**Dataset excerpts:**
-------

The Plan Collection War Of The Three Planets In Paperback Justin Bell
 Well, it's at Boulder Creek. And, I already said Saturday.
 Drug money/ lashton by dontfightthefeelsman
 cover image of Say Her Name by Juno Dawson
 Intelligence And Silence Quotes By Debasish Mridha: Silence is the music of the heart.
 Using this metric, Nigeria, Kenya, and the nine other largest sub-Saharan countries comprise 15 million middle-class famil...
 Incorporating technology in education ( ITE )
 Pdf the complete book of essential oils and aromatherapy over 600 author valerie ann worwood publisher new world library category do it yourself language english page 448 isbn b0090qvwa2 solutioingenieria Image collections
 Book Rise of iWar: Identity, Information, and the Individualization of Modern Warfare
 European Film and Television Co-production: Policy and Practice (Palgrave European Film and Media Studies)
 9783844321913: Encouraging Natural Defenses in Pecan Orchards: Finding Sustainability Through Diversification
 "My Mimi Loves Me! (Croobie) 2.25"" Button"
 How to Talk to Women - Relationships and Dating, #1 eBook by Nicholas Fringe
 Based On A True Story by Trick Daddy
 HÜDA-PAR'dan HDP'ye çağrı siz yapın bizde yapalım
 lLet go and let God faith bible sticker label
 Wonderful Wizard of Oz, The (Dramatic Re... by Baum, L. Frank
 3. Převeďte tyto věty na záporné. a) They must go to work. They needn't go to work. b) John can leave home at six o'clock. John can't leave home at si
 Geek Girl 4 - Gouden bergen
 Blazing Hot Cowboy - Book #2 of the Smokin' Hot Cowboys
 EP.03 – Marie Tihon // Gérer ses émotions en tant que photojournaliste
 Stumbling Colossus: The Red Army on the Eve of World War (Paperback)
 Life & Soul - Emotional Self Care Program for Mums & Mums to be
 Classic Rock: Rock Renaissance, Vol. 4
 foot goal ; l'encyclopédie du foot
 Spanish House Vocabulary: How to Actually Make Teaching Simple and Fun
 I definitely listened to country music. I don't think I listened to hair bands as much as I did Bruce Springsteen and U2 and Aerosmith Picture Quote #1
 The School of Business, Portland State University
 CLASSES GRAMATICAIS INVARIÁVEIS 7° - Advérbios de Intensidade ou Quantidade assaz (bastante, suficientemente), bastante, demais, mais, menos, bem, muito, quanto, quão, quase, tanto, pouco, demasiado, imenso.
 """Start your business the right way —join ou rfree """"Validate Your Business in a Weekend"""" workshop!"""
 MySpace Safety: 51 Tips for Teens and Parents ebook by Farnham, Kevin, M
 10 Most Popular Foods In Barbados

-------

**What this task involves:** When a line among the entries above contains "music", copy it.

**Solution to this problem:**
 Intelligence And Silence Quotes By Debasish Mridha: Silence is the music of the heart.
 I definitely listened to country music. I don't think I listened to hair bands as much as I did Bruce Springsteen and U2 and Aerosmith Picture Quote #1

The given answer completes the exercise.